[PROMPT] In the Redpanda I/O profile passage, why does the profile run four separate workloads? Answer in one to three sentences.

The profile runs four workloads, each targeting a different aspect of Redpanda's I/O:

| Workload | What it models | Key params | Runtime |
|----------|---------------|------------|---------|
| `throughput` | Bulk segment writes (optimistic upper bound) | 16K seq write, no fsync, 4 jobs, iodepth=16 | 5 min |
| `fsync_hot_path` | Raft commit path with `acks=all` | 16K seq write, fdatasync per op, 4 jobs, iodepth=4 | 10 min |
| `selftest_512k` | `rpk cluster self-test` 512K phase | 512K seq write, fdatasync, 1 job, iodepth=4 | 2 min |
| `selftest_4k_qd1` | Worst-case single-stream commit | 4K seq write, fdatasync, 1 job, iodepth=1 | 2 min |

All workloads use `direct=1` (bypass page cache) and `ioengine=libaio`.

[INFORMATION SUPPLIED]
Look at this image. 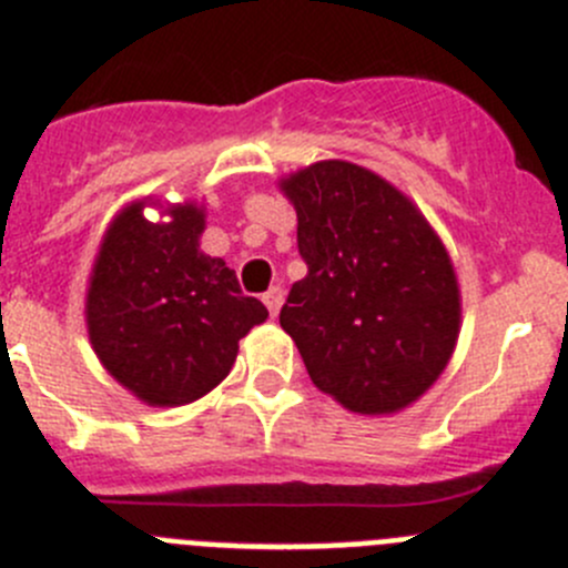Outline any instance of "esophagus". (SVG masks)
<instances>
[{"label":"esophagus","mask_w":568,"mask_h":568,"mask_svg":"<svg viewBox=\"0 0 568 568\" xmlns=\"http://www.w3.org/2000/svg\"><path fill=\"white\" fill-rule=\"evenodd\" d=\"M281 304H284V290H281V287H270L267 293H264V306H267L273 318H275V315H278Z\"/></svg>","instance_id":"obj_1"}]
</instances>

[OUTPUT FOR THIS EXERCISE] The profile runs four workloads because each one targets a different aspect of Redpanda's I/O. They model bulk segment writes, the Raft commit path with `acks=all`, the 512K phase of `rpk cluster self-test`, and a worst-case single-stream commit.